The Value Driven Agile Transformation
We are almost to the end of the first chapter. This section of the book gives an overview of some of the major concepts around this idea of a value driven agile transformation. It a nutshell, we are talking about finding your critical path… your primary constraints… and start getting better at doing that first. There is some work around figuring out what that constraint is, but we are going to help with that too. After this, I am going to start explaining how we plan to layout the book’s structure.
Value Driven Agile Transformation is about understanding what your organization values and how it delivers value to its customers. Once we understand clearly what is valuable to our business, we’ll assess the organizational structures and processes you’ll need to create that value. We don’t need to get better delivering everything, just those areas of your business that are going to help move value out the door faster. The idea is that we’ll build agile teams around those parts of your business most likely to create valuable outcomes.
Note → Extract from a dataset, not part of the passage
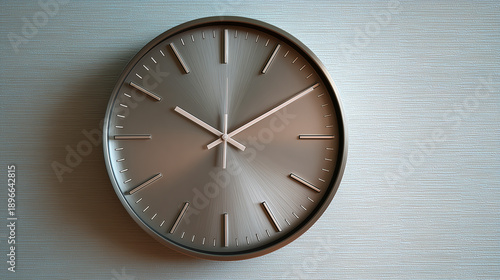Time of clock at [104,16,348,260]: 10:09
This is where you will invest in process improvement and change.
As you progressively assess your organization looking for improvement opportunities, you always focus on the next most important area to improve; and you’ll build more agile teams around those capabilities. You’ll replicate what you have learned adopting agile with your first team and replicate that success across many teams. Once you are good at developing working agile teams, it is time to get more than one team working together to deliver more complex project deliverables. This involves a more robust look at agile project management that just isn’t possible until teams can reliably deliver.
Next we have to look at coordinating multiple initiatives through the organization so we can reliably and predictably deliver more than one project at a time. Trying to get many projects running simultaneously is the area of agile portfolio management. To this point, we will have extended much of what we know about agile to work in larger enterprises, but to address agile portfolio management, we will heavily leverage Lean and Kanban concepts as well as Goldratt’s theory of constraints.
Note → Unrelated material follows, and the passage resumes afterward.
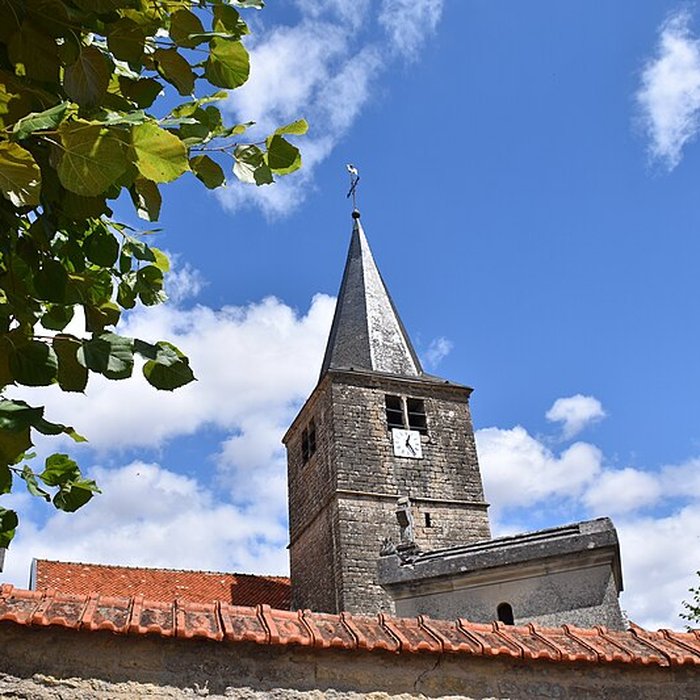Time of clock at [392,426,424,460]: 12:24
When we talk about enterprise agile transformations, we are suggesting an enterprise that systematically focuses on its next improvement opportunity. One that builds agile teams around those delivery capabilities, and incrementally adopts program and portfolio management and ultimately learns how to manage the flow of value across all components of the larger delivery organization. At true enterprise scale, this including upstream capabilities like marketing and sales as well as downstream capabilities like deployment and support.
This approach requires top down leadership and a bottom up implementation. One where leadership sets the direction and establishes constraints, but with teams that are empowered to operate within those constraints. It requires us to understand how our company creates value, the mechanisms by which that value is created, and how we can most improve to deliver that value. It is a solution that is respectful of the overall organizational systems in which value is delivered. This approach recognizes that financial resources are not unlimited and that we have to invest in ways most likely to yield business outcomes.
We want to recommend an approach that respects the individual and makes work a fun place to be. We want to help you create an environment where people are respected and empowered and challenged to deliver more than they thought they ever might. We also want an environment that is laser focused on business outcomes and creating shareholder value. Unless we are selling products, businesses will not be in business for very long. This is not agile for agile’s sake.